HABER

"Türkiye'nin Güvenlik ve Savunma Politikası" paneli

- STM Genel Müdür Yardımcısı İkinci: - "S-400 bizim için nihai bir hedef değil ara bir çözüm. Bizim nihai hedefimiz ülke olarak milli hava savunma sistemimizi yapmak" - SETA Güvenlik Araştırmaları Direktörü Yeşiltaş: - "ABD ile PYD/PKK ilişkisi, Türkiye ile Washington arasındaki müttefiklik ilişkisini çok daha farklı bir mecraya doğru savurabilir"

Savunma Teknolojileri Mühendislik ve Ticaret AŞ (STM) Genel Müdür Yardımcısı Murat İkinci, Türkiye'nin Rusya'dan satın alacağı S-400 füze savunma sistemine ilişkin, "S-400 bizim için nihai bir hedef değil ara bir çözüm. Bizim nihai hedefimiz ülke olarak milli hava savunma sistemimizi yapmak" dedi.

Siyaset, Ekonomi ve Toplum Araştırmaları Vakfınca (SETA) Vakıf merkezinde "Türkiye'nin Güvenlik ve Savunma Politikası" paneli gerçekleştirildi.

Türk Silahlı Kuvvetleri (TSK) ve Savunma Sanayii Müsteşarlığına (SSM) sistem mühendisliği, teknik destek, proje yönetimi, teknoloji transferi, lojistik destek hizmetleri; görevlerini gerçekleştirmek amacıyla Savunma Sanayii İcra Komitesi kararı ile 1991'de kurulan STM'nin genel müdür yardımcısı İkinci, son yıllarda farklılık gösteren tehditlerden etkilenen yerli ve milli savunma sanayindeki değişime değindi.

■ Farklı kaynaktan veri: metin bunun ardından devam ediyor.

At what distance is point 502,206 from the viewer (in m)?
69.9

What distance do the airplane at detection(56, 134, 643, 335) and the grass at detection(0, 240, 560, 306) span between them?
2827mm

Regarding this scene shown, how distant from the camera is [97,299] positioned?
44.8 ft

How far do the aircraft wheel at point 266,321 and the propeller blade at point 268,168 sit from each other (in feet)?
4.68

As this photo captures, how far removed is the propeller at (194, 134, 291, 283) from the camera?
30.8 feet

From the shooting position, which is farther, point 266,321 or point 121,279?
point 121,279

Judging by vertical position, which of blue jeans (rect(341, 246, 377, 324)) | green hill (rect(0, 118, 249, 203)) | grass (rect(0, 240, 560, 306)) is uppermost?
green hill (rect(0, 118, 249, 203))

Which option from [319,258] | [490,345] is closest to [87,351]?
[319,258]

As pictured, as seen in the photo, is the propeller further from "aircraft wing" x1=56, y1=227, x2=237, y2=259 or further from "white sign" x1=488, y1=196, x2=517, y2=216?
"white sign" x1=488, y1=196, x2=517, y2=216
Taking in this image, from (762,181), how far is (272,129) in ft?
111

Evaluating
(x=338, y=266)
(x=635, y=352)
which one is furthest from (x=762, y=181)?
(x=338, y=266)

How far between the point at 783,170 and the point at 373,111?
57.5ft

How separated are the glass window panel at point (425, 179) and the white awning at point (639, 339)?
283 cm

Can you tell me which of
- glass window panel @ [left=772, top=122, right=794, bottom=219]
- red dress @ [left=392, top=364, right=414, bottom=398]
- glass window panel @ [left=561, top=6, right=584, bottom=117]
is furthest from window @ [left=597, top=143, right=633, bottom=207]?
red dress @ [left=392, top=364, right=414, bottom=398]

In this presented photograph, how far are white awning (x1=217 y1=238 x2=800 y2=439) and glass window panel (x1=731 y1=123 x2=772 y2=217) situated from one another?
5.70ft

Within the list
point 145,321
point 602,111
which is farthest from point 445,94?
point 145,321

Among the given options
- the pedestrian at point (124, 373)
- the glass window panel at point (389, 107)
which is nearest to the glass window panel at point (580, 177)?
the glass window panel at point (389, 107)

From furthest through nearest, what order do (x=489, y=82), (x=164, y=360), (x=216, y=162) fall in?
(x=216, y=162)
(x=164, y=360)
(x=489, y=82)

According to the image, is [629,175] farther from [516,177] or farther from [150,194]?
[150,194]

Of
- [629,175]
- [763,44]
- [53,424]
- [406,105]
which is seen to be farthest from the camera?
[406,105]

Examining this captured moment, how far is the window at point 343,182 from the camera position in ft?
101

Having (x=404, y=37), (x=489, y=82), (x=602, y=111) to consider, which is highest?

Türkiye için en büyük güvenlik sorununun komşu ülkelerdeki otorite boşluğundan yararlanan terör örgütleri ve Türkiye içerisindeki terör örgütlerinin faaliyetlerinin olduğunu söyleyen İkinci, değişen tehditler nedeniyle yerli savunma sanayinin ürettiği ürünlerin de değiştiğini ifade etti.

İkinci, yerli savunma sanayinin ürettiği ürünler sayesinde hem Fırat Kalkanı Operasyonu'nda hem de PKK terör örgütüne karşı yurt içinde düzenlenen operasyonlarda büyük başarı sağlandığını dile getirdi.

Türkiye'nin Rusya'dan satın alacağı S-400 füze savunma sistemine ilişkin İkinci, "S-400 bizim için nihai bir hedef değil ara bir çözüm. Bizim nihai hedefimiz ülke olarak milli hava savunma sistemimizi yapmak." diye konuştu.

SETA Güvenlik Araştırmaları Direktörü Murat Yeşiltaş ise konuşmasında bu yıl Türkiye'ye yönelik gerçekleşen terör tehditlerini değerlendirdi.

Yeşiltaş, PKK ve DEAŞ terör örgütlerinin 2017'de ortaya koydukları tehdidin önceki yıla göre minimize edildiğini ancak bu iki örgütün Türkiye için hala tehdit olmaya devam ettiğine dikkat çekti.

ABD ve PYD ortaklığının taktiksel ve geçici bir ortaklık olmadığının altını çizen Yeşiltaş, "ABD ile PYD/PKK ilişkisi, Türkiye ile Washington arasındaki müttefiklik ilişkisini çok daha farklı bir mecrayadoğru savurabilir. PYD'nin ABD'den uzaklaşıp, Rusya'ya yakınlaşma ihtimali de Ankara ile Moskova arasındaki ilişkiyi zehirleme ihtimaline sahip." değerlendirmesinde bulundu.

Bahçeşehir Kıbrıs Üniversitesi İktisadi, İdari ve Sosyal Bilimler Fakültesi Dekanı Prof. Dr. Nurşin Ateşoğlu Güney ise bölgede artan terör olaylarının nedenlerini ele aldı.

Güney, Arap Baharı ve arkasından gelen karşı devrimlerin ardından ortaya çıkan yönetim boşluklarının bölgede terörün artmasına zemin hazırladığını söyledi.